» **読む文章**:
──────
のちには “ 月氏族 ” と協力関係となる。

義母である少容に、女性としての魅力を感じている。

張魯(ちょうろ)

小容の息子。
10代半ば。
20歳になった時点で、五斗米道の3代目を継ぐことが決まっている。

陳潜とは、兄弟同様に育てられる。

登場人物 - 太平道

張角(ちょうかく)

道教の最大の一派、太平道の教祖。
黄巾の乱を指揮して失敗する。

道教は、病気を治すことで信者を獲得していたが、そこにはカラクリがあった。

教祖が病人と対面する。
教祖は、相手のどこが痛むのか、どんな症状なのか、それらをピタリと当てる。

たった今、会ったばかりの教祖が当てるのだ。
病人は驚く。

が、実は読唇術だった。
側についている案内の者が、こっそりと唇を動かす。
教祖との対面までの間に、症状を聞きだしていたのだった。

あとは漢方薬を与える。
病気が治れば教団のおかげ。
治らなければ信仰が足りないとなる。

太平道では、読唇術ではなく、案内の者が持つ杖の指の置く位置で症状を伝えていた。

登場人物 - 月氏族

支英(しえい)

月氏族のリーダー的人物。

月氏族とはトルコ系民族。
北方の胡人や、中東の西域人とも交易を営み、漢の帝都の “ 洛陽 ” に在住する少数住民となる。

“ 白馬寺 ” の住職でもある。
在漢の月氏族の生き残りのために、そのときの権勢をふるう人物に奉仕してつながりも持つ。
漢人とも友好を保っている。

白馬寺とは、月氏族が建てた仏教寺院。
洛陽の郊外にある。
陳潜は、たびたび滞在をしている。

月氏族は仏教を信仰していた。
まだ中国には仏教は広まってない。
仏教という名称もない。
仏教徒は“ 浮屠 ” と呼ばれている。

登場人物 - 漢帝国

霊帝(れいてい)

漢帝国の皇帝。
官職を売る “ 売官 ” で財を蓄える。

この売官により、無能者でも要職に就くことになる。
民衆への搾取は激しくなるばかりだった。

死去してからは宮廷が混乱する。

董卓(とうたく)

漢軍の将軍。
地方に赴任していた

霊帝が死去したとき53歳。
軍幹部が暗殺されるなど、宮廷は混乱する。

事態を収拾するために董卓は動く。
“ 宦官一掃 ” を掲げて洛陽に入城し、幼帝を擁立。
宮廷の実権を握る。

で、強欲な圧政がはじまった。

曹操(そうそう)

黄巾の乱が勃発したとき29歳。
漢軍の司令官だったが、そのときに退官する。

なぜか?

黄巾の乱は、民衆に根づいている。
──────
» **行の一覧**:

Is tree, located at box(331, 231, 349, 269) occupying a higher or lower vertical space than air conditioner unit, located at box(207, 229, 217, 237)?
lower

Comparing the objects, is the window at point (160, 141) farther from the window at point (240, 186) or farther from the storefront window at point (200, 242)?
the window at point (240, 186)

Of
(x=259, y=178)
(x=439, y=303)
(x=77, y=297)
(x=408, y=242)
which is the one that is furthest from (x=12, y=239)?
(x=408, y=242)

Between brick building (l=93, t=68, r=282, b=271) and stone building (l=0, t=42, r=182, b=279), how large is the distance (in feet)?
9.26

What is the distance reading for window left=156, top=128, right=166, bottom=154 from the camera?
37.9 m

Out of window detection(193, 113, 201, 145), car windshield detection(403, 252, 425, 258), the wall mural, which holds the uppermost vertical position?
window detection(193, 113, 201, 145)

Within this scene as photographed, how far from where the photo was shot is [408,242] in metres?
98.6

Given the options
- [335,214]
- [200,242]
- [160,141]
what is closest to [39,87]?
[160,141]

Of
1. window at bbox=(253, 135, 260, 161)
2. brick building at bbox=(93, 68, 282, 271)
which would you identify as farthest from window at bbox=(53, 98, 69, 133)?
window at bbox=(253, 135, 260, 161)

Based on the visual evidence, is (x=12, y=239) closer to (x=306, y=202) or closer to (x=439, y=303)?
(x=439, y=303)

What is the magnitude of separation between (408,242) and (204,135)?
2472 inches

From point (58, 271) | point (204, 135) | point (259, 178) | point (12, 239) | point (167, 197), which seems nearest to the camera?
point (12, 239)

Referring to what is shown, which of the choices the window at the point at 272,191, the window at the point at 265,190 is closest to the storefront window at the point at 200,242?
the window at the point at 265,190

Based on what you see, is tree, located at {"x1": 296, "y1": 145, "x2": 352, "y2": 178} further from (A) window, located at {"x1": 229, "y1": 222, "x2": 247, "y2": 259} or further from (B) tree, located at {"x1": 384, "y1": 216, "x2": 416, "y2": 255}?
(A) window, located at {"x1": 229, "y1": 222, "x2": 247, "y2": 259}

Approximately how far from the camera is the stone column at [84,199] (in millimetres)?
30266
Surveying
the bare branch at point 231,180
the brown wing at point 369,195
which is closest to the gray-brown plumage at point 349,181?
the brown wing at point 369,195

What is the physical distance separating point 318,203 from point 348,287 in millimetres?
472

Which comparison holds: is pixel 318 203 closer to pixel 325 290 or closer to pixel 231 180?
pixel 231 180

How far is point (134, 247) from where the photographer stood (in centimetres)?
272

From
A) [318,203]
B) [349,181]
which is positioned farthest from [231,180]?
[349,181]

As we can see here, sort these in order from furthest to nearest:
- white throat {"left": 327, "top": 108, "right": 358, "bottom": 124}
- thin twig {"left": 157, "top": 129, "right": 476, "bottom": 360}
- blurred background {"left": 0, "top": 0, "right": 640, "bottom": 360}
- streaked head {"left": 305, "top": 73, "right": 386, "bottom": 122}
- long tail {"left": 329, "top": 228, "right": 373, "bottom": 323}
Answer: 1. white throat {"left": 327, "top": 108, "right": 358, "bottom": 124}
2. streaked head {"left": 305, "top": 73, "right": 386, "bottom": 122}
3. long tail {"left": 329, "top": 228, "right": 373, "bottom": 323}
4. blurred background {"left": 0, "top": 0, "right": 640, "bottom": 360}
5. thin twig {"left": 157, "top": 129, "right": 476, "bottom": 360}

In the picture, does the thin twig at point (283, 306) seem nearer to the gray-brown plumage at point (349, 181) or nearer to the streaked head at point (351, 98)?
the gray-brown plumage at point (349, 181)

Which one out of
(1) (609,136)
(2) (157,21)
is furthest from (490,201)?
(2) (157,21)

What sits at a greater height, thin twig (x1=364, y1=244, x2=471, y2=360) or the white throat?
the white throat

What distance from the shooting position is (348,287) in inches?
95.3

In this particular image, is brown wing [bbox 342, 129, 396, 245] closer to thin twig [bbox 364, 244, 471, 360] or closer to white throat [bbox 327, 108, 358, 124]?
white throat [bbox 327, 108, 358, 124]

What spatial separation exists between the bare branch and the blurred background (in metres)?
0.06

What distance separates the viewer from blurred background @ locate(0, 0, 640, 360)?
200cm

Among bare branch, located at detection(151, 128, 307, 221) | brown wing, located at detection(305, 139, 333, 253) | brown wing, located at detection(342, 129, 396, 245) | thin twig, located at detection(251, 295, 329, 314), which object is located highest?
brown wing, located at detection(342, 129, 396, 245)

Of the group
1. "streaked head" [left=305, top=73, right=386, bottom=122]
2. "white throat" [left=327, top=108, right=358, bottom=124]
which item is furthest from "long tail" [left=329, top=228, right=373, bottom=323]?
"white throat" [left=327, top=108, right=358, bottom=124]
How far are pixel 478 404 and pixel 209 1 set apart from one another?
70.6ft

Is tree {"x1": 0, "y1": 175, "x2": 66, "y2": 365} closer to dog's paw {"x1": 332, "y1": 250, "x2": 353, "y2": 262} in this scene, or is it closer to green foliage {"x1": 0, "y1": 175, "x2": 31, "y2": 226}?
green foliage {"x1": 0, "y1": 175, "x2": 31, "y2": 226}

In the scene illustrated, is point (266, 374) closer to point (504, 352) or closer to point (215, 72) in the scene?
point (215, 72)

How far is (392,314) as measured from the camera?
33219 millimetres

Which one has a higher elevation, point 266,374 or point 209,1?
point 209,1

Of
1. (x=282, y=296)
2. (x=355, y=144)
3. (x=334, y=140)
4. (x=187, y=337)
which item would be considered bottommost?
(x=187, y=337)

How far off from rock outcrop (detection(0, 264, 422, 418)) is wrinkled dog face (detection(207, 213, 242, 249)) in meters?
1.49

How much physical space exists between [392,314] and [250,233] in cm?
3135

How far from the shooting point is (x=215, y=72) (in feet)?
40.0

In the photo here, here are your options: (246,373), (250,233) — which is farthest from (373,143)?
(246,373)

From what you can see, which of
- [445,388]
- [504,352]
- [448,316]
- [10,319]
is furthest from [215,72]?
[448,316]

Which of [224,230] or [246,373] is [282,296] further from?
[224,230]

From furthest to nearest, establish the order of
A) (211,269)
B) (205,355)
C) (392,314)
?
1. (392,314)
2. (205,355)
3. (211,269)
──────
» **次の課題**:
a) 読む文章の「道教の最大の一派、太平道の教祖。」から「が、実は読唇術だった。」までをその部分も含めて、「教祖」を「リーダー」に変えて書き直してください。
b) 読む文章にある「月氏族は仏教を信仰していた。」という一文を英語に訳してください。

» **解答の全文**:
a)
道教の最大の一派、太平道のリーダー。
黄巾の乱を指揮して失敗する。

道教は、病気を治すことで信者を獲得していたが、そこにはカラクリがあった。

リーダーが病人と対面する。
リーダーは、相手のどこが痛むのか、どんな症状なのか、それらをピタリと当てる。

たった今、会ったばかりのリーダーが当てるのだ。
病人は驚く。

が、実は読唇術だった。

b) The Yuezhi people practiced Buddhism.